INSTRUCTIONS TO FOLLOW
Copy out the entries below word for word, beginning at the line that contains "Please identify, from" and ending at the line that contains "1913 inches", with both of those lines included.

Records from a dataset

━━━

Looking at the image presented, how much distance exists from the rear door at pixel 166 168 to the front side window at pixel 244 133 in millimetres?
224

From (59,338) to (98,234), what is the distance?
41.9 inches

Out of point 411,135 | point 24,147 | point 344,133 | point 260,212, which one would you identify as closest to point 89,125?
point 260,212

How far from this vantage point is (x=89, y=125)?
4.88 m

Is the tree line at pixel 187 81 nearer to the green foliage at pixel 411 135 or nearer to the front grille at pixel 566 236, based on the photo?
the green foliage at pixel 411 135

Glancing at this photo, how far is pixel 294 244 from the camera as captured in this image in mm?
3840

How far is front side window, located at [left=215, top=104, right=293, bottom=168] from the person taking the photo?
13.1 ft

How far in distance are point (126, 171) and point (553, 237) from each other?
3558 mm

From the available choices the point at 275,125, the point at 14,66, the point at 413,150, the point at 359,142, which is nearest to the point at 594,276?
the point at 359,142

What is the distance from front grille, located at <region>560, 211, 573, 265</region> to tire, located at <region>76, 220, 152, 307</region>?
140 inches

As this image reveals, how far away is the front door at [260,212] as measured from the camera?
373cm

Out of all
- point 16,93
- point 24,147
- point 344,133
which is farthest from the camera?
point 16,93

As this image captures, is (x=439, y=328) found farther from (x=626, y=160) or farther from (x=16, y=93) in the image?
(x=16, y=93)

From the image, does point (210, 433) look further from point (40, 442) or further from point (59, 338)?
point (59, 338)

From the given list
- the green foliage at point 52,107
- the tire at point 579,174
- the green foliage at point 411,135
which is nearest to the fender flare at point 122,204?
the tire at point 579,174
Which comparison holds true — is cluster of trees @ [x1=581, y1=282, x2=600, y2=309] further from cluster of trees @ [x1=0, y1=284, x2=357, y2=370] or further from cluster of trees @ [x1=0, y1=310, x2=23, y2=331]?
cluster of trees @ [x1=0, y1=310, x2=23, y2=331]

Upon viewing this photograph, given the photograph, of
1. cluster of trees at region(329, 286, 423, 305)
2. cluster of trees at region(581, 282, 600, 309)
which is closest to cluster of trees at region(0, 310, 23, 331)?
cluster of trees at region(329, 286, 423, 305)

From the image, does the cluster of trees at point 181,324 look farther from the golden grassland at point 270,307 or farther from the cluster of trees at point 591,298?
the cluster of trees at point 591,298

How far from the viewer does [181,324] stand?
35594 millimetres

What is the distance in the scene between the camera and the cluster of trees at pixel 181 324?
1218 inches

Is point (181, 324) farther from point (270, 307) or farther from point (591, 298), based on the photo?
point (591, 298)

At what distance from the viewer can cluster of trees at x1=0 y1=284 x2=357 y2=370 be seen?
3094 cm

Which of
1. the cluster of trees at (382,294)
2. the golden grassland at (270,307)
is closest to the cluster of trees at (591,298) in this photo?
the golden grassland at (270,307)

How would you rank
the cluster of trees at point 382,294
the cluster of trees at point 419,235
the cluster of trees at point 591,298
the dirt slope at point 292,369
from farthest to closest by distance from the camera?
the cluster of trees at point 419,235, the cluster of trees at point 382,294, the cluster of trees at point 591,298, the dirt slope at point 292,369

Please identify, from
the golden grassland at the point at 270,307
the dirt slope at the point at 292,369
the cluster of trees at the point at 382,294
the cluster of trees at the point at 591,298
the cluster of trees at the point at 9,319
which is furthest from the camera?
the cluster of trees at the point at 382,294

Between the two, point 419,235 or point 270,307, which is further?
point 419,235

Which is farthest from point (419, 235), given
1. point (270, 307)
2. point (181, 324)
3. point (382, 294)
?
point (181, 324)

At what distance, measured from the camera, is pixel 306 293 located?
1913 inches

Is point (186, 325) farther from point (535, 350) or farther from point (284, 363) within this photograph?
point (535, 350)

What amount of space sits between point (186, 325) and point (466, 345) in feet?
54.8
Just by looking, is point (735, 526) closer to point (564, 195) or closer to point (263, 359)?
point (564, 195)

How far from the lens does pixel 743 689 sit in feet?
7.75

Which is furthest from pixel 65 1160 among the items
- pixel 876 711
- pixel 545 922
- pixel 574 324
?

━━━

WRITTEN RESPONSE
Please identify, from
the golden grassland at the point at 270,307
the dirt slope at the point at 292,369
the cluster of trees at the point at 382,294
the cluster of trees at the point at 591,298
the cluster of trees at the point at 9,319
which is furthest from the camera?
the cluster of trees at the point at 382,294

Between the two, point 419,235 or point 270,307, which is further?
point 419,235

Which is farthest from point (419, 235), given
1. point (270, 307)
2. point (181, 324)
3. point (382, 294)
?
point (181, 324)

At what distance, measured from the camera, is pixel 306 293 located?
1913 inches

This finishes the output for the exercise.